52. Le Comité prie l’État partie de diffuser largement les présentes observations finales à tous les niveaux de la société, y compris aux échelons national, provincial et territorial, en particulier auprès des parlementaires, des fonctionnaires et des autorités judiciaires, et de l’informer dans son prochain rapport périodique des dispositions qu’il aura prises pour y donner suite. Il l’encourage à associer le Commissaire aux droits de l’homme du Parlement ukrainien, les organisations non gouvernementales et d’autres membres de la société civile au suivi des présentes observations finales et au processus de consultation nationale avant la soumission du prochain rapport périodique.

53.Conformément à la procédure de suivi des observations finales adoptées par le Comité, l’État partie est prié de fournir, dans un délai de vingt-quatre mois à compter de l’adoption des présentes observations finales, des informations sur la mise en œuvre des recommandations formulées par le Comité aux paragraphes 30 (Sécurité sociale), 32 (Enregistrement des naissances et des décès et procédure de détermination de l’apatridie) et 48, alinéa b (Langues minoritaires).

54.Le Comité prie l’État partie de lui soumettre, le 31 mars 2025 au plus tard, son huitième rapport périodique.
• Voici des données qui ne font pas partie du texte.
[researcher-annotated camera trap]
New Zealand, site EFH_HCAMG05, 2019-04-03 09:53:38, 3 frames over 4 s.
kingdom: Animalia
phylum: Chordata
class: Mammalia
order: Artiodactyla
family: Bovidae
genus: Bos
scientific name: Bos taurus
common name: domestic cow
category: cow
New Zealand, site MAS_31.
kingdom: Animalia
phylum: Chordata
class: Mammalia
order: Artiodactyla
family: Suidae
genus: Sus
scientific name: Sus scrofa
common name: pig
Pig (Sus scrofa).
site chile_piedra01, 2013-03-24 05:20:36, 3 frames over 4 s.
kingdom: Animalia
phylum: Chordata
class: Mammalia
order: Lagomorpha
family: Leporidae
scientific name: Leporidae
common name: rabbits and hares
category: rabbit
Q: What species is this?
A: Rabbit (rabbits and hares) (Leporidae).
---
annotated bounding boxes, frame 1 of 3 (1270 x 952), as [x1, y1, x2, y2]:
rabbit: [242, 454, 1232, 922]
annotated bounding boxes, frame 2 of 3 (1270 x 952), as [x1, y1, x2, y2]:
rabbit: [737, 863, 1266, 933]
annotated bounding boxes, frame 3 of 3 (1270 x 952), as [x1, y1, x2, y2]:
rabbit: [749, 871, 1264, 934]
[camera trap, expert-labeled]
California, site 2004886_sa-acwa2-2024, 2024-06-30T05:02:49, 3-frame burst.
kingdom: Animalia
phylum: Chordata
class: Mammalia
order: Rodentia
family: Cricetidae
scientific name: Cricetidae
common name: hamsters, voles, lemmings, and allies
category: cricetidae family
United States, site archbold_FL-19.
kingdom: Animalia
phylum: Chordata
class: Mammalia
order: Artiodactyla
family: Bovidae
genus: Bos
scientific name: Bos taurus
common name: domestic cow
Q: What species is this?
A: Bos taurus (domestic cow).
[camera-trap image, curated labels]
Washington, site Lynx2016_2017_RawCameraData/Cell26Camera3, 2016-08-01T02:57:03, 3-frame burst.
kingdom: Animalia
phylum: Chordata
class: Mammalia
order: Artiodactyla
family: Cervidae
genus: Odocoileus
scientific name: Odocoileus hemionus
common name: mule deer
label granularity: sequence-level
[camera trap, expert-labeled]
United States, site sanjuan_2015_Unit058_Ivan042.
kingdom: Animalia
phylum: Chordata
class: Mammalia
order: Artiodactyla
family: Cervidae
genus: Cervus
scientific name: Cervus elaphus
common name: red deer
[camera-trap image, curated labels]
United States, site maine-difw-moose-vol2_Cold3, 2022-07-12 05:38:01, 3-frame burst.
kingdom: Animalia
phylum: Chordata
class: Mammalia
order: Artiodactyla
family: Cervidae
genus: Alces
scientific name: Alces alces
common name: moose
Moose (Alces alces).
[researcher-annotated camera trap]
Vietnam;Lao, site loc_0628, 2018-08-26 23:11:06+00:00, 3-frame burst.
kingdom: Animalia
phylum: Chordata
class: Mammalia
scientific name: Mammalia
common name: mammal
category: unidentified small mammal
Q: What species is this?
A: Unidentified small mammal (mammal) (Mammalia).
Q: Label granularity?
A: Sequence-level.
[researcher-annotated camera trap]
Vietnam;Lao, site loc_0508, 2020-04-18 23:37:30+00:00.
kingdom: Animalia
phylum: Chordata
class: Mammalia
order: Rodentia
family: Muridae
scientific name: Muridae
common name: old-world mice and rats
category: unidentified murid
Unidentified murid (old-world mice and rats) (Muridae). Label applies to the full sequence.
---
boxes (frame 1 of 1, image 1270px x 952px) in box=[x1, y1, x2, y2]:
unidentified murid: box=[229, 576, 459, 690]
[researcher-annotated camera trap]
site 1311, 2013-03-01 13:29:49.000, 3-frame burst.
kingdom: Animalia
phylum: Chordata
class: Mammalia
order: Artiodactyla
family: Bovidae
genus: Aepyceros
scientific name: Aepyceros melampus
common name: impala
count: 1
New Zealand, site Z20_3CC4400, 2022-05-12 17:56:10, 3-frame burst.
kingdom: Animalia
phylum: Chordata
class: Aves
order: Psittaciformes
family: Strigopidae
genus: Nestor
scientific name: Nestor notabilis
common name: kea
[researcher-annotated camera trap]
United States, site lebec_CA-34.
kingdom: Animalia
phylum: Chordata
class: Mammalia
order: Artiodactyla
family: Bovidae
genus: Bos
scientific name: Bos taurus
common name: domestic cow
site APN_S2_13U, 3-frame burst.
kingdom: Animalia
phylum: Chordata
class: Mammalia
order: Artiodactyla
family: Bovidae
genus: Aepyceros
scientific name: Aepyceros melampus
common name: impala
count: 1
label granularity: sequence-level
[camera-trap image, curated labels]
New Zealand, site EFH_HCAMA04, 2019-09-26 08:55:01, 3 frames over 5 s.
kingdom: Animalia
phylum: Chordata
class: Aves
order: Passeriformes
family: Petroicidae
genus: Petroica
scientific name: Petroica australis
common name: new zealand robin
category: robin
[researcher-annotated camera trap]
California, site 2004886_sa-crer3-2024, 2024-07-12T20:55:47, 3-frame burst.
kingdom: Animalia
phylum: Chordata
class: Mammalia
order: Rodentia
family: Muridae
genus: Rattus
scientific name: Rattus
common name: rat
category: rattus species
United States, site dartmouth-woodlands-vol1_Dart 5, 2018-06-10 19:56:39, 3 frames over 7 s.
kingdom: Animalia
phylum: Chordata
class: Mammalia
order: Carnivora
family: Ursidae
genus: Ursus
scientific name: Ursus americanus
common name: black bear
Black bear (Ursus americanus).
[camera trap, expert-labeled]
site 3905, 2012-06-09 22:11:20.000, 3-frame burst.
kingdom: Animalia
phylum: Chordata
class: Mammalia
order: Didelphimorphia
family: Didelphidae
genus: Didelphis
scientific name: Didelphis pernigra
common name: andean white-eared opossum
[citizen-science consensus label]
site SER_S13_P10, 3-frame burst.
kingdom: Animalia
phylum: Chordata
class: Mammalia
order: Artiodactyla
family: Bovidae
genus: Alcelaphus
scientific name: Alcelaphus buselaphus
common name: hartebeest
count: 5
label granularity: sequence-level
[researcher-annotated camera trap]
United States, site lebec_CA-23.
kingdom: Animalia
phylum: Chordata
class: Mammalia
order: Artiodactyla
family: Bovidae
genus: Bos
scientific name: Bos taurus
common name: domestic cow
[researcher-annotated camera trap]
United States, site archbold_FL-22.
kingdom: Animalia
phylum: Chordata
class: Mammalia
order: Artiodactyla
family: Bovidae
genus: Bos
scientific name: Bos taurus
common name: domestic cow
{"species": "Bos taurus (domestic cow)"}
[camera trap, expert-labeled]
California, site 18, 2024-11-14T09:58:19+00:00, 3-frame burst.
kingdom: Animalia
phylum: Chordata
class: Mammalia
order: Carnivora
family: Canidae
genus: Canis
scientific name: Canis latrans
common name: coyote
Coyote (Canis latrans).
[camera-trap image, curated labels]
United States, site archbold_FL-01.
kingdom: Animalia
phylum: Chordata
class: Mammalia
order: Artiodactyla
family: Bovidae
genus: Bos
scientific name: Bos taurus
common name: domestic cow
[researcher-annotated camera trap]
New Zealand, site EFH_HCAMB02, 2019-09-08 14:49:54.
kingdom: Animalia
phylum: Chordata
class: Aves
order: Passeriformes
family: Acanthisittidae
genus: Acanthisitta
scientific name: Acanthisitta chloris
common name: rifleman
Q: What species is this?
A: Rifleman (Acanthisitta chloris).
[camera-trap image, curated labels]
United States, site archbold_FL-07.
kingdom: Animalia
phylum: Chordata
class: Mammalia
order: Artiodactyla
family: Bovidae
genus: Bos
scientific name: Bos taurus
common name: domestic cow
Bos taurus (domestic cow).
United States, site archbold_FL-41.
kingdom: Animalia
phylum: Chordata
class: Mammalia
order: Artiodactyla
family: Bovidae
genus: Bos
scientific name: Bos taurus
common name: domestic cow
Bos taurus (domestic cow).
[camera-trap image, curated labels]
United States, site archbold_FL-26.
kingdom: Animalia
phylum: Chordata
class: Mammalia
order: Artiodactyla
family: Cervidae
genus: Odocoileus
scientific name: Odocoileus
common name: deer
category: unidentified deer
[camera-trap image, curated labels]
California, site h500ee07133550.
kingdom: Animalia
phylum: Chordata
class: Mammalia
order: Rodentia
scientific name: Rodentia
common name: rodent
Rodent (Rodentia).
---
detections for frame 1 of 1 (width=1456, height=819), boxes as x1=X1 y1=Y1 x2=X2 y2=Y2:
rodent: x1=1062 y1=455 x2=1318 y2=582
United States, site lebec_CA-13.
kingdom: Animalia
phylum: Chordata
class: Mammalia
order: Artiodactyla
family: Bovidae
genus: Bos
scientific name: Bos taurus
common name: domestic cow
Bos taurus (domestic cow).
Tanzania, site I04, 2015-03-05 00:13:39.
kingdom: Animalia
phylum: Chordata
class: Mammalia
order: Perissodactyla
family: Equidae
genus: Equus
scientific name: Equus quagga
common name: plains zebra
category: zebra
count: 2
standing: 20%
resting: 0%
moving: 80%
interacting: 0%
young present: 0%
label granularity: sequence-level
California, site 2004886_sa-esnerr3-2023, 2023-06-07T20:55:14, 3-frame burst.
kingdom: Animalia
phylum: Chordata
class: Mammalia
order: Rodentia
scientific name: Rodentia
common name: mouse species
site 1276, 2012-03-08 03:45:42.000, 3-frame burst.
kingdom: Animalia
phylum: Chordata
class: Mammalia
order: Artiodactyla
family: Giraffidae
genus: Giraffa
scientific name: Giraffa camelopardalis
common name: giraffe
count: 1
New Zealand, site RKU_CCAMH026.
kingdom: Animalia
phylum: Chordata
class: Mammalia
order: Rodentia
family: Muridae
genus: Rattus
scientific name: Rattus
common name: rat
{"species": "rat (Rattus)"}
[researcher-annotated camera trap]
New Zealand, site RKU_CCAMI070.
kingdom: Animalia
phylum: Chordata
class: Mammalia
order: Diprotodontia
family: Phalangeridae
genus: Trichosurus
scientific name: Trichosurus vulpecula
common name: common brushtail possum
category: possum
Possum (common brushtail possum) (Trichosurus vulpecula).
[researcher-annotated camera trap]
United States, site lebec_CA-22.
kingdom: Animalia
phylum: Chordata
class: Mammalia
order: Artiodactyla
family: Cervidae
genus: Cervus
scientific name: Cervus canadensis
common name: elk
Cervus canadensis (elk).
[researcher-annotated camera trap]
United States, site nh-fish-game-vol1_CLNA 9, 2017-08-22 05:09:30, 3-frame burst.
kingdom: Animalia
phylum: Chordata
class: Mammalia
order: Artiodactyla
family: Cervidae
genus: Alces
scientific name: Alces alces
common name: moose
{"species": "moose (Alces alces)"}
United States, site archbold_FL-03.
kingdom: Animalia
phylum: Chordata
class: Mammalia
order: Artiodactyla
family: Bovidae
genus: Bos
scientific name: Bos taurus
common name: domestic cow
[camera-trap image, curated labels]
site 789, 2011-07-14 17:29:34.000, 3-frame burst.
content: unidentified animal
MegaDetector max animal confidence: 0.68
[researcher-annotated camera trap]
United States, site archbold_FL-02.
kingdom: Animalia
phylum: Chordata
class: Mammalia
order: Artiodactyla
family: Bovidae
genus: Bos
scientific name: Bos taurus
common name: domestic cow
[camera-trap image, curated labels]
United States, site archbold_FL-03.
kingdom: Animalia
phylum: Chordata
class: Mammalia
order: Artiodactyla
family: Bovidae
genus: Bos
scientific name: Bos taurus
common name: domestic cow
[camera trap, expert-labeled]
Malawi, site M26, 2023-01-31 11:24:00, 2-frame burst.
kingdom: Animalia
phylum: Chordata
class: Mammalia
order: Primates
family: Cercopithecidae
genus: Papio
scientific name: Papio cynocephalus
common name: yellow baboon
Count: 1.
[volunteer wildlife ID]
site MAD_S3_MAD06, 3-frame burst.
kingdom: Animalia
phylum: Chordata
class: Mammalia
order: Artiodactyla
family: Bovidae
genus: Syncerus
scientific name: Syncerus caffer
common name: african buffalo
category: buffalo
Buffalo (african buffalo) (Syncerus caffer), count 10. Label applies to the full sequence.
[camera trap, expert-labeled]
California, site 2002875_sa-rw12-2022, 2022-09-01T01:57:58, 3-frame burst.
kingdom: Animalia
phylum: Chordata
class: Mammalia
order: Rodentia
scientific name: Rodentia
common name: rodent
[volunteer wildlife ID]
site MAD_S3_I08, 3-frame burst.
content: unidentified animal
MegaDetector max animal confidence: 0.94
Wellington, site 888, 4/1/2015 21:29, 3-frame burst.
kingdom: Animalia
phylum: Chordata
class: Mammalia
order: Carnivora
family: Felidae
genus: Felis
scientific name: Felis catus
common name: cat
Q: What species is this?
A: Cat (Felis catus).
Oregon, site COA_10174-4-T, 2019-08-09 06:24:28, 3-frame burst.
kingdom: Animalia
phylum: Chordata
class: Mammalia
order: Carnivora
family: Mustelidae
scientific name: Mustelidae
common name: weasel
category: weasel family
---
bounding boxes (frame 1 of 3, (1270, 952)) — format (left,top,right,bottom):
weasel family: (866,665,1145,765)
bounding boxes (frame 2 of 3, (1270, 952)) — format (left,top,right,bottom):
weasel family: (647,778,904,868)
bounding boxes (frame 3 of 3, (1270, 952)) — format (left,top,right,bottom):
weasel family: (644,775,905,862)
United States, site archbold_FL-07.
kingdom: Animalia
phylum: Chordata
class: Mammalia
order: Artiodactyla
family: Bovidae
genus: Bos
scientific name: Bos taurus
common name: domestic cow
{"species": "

À cette fin, et compte tenu du fait que l’État partie a accepté d’établir son rapport selon la procédure simplifiée, le Comité lui adressera en temps voulu une liste préalable de points à traiter. Les réponses de l’État partie à cette liste constitueront le huitième rapport périodique qu’il soumettra en application de l’article 16 du Pacte. Le Comité invite aussi l’État partie à mettre à jour son document de base commun conformément aux directives harmonisées pour l’établissement des rapports à présenter en vertu des instruments internationaux relatifs aux droits de l’homme (voir HRI/GEN/2/Rev.6, chap. I).